EDITS: data and model based on suggestions
you can download the example data file from the following link:
https://sites.google.com/site/johndatastuff/mydata1.csv
data$var1 <- as.factor(data$var1)
data$var2 <- as.factor(data$var2)
data$year <- as.factor(data$year)
data$loc <- as.factor(data$loc)
data$rep <- as.factor(data$rep)
following suggestions from the comments below:
fm1 <- lme(yld ~ var1*var2, data = data, random = ~ loc + year / loc + rep * year / loc)

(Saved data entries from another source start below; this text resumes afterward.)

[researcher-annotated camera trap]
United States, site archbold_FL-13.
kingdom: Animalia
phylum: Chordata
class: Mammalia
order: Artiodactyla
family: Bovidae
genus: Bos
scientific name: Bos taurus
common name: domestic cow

Error in getGroups.data.frame(dataMix, groups) :
Invalid formula for groups
EXPECTED BASED ON SAS OUTPUT
Type 3 tests of fixed effects
var1*var2 14 238 F value 16.12 Pr >F = < 0.0001
Covariance parameters:
loc = 0, year(loc) = 922161, year*rep(loc) = 2077492, residual = 1109238
I tried the following model, I still getting some errors:
Edits: Just for information I tried the following model
require(lme4)
fm1 <- lmer(yld ~ var1*var2 + (1|loc) + (1|year / loc) + (1|rep : (year / loc)),
data = data)
Error in rep:`:` : NA/NaN argument
In addition: Warning message:
In rep:`:` : numerical expression has 270 elements: only the first used
Thanks for the more detailed information. I stored the data in d to avoid confusion with the data function and parameter; the commands works either way but this avoiding data is generally considered good practice.

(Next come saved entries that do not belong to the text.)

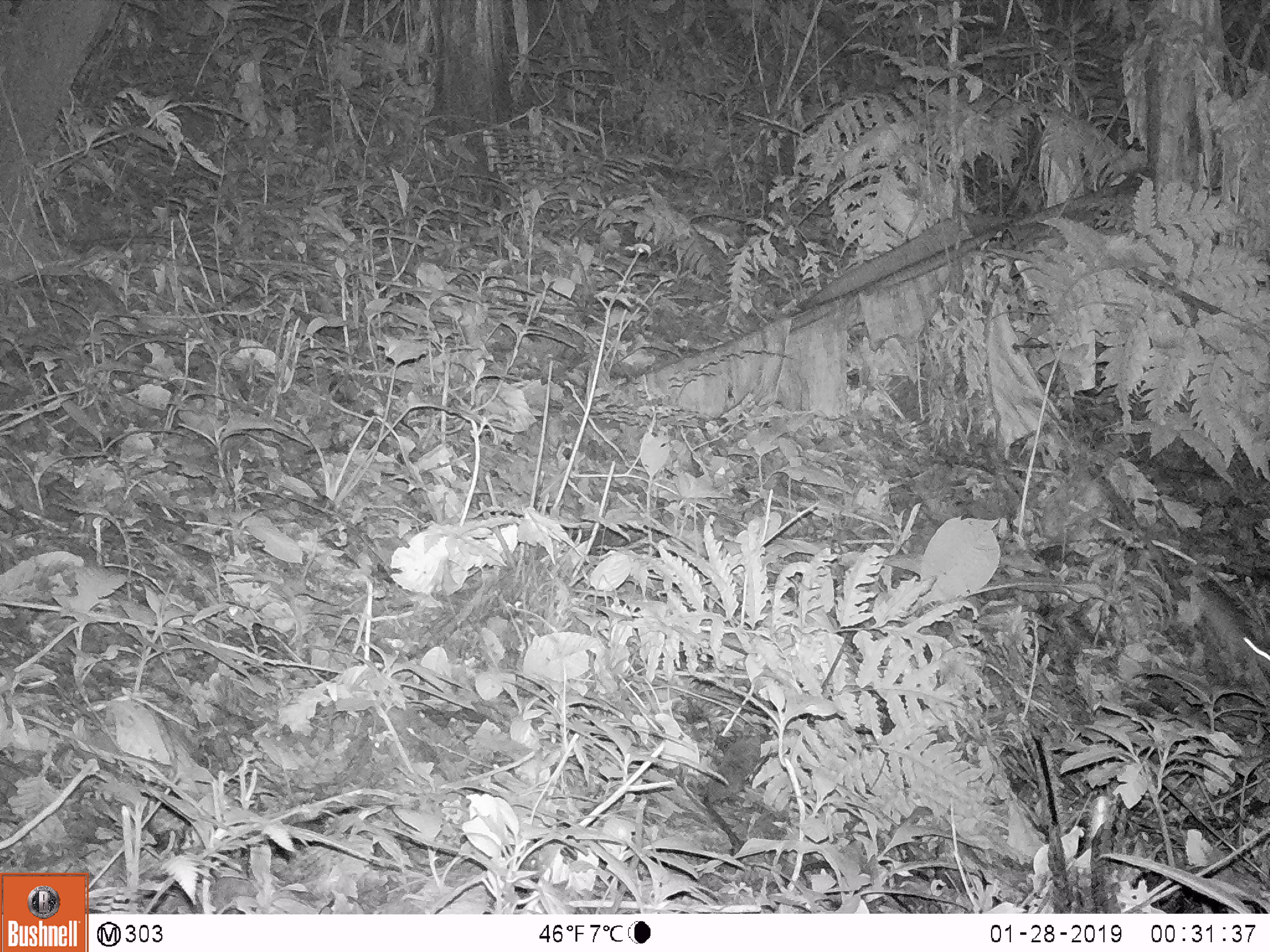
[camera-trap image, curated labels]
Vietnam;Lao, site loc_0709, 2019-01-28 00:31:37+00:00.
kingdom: Animalia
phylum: Chordata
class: Mammalia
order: Rodentia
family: Muridae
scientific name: Muridae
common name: old-world mice and rats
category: unidentified murid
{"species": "unidentified murid (old-world mice and rats) (Muridae)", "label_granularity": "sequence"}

Note that the interaction is hard to fit because of the lack of balance between var and var2; for reference here's the crosstabs:
> xtabs(~var1 + var2, data=d)
var2
var1 1 2 3 4 5
1 18 18 18 18 18
2 0 18 18 18 18
3 0 0 18 18 18
4 0 0 0 18 18
5 0 0 0 0 18
Normally to just fit the interaction (and no main effects) you'd use : instead of *, but here it works best to make a single factor, like this:
d$var12 <- factor(paste(d$var1, d$var2, sep=""))
Then with nlme, try
fm1 <- lme(yld ~ var12, random = ~ 1 | loc/year/rep, data = d)
anova(fm1)
and with lme4, try
fm1 <- lmer(yld ~ var12 + (1 | loc/year/rep), data=d)
anova(fm1)
Also note that because nlme and lme4 have overlap in their function names you need to only load one at time into your R session; to switch you need to close R and restart. (Other ways exist but that's the simplest to explain.)